Where income tax is not collected at source, it may become easier to cheat by lying about one's affairs. The government may then require that employers report the amounts they pay to employees.
Income tax, in addition to income, generally takes into account a variety of factors. Certain expenses, such as work-related expenses, donations to charities etc..., may be tax-deductible: that is, they are subtracted from the taxable revenue. Investments in some impoverished areas or industrial sectors may be encouraged through tax breaks (reduced rates). Donations to charities may be partly subtracted from the tax, in an original form of subsidy. Because of various exemptions, rebates etc..., income tax codes tend to be complicated. In some countries such as the United States, individuals often hire the service of a tax accountant so as to find the best way to reduce their tax.
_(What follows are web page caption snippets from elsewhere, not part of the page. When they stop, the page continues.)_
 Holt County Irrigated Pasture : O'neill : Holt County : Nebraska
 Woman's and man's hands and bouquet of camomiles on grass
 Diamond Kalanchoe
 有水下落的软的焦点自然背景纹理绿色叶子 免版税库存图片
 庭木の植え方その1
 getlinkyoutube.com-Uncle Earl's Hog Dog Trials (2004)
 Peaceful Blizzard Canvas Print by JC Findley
Income tax fraud is a problem in most, if not all, countries implementing an income tax. Either one fails to declare income, or declares nonexistent expenses. Failure to declare income is especially easy for non-salaried work, especially if paid in cash. Tax enforcement authorities fight tax fraud using various methods, nowadays with the help of computer databases. They may, for instance, look for discrepancies between declared revenue and expenses along time. Tax enforcement authorities then target individuals for a tax audit – a more or less detailed review of the income and tax-deductible expenses of the individual.
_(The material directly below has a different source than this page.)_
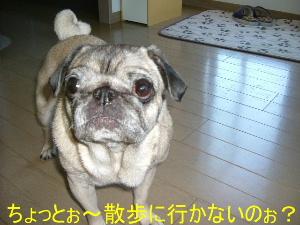 2006_0704ichigo0005b.jpg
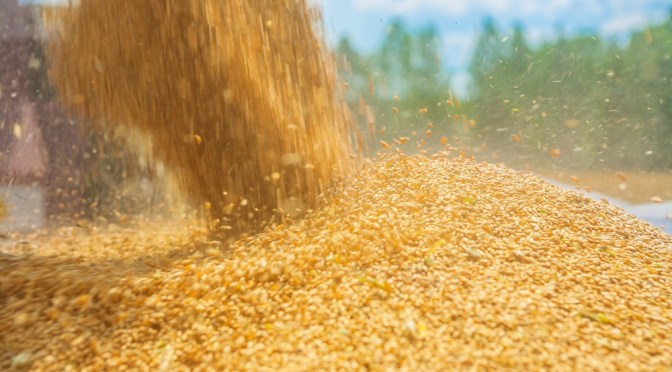 Brazilian Ag Marketplace Raises $630k Seed Round from Monsanto Growth Ventures and Others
Income tax may be collected from legal persons (companies) as well as natural persons (individuals), although, in some cases, the income tax is levied on a slightly different basis that the usual income tax and may be called a corporation tax or a corporate income tax .
A capital gain tax is the tax levied of the profit realised upon the sale of an asset. In many cases, the amount of a capital gain is treated as income and subject to the marginal rate of income tax.
A poll tax, or capitation tax, is a tax that levies a set amount per individual. The earliest tax mentioned in the Bible of a half-shekel per annum from each adult Jew (Ex. 30:11-16) was a form of poll tax. Poll taxes are regressive, since they take the same amount of money (and hence, a higher proportion of income) for poorer individuals as for richer individuals. Poll taxes are difficult to cheat. A poll tax may also be called a per capita tax or a capitation or payroll tax.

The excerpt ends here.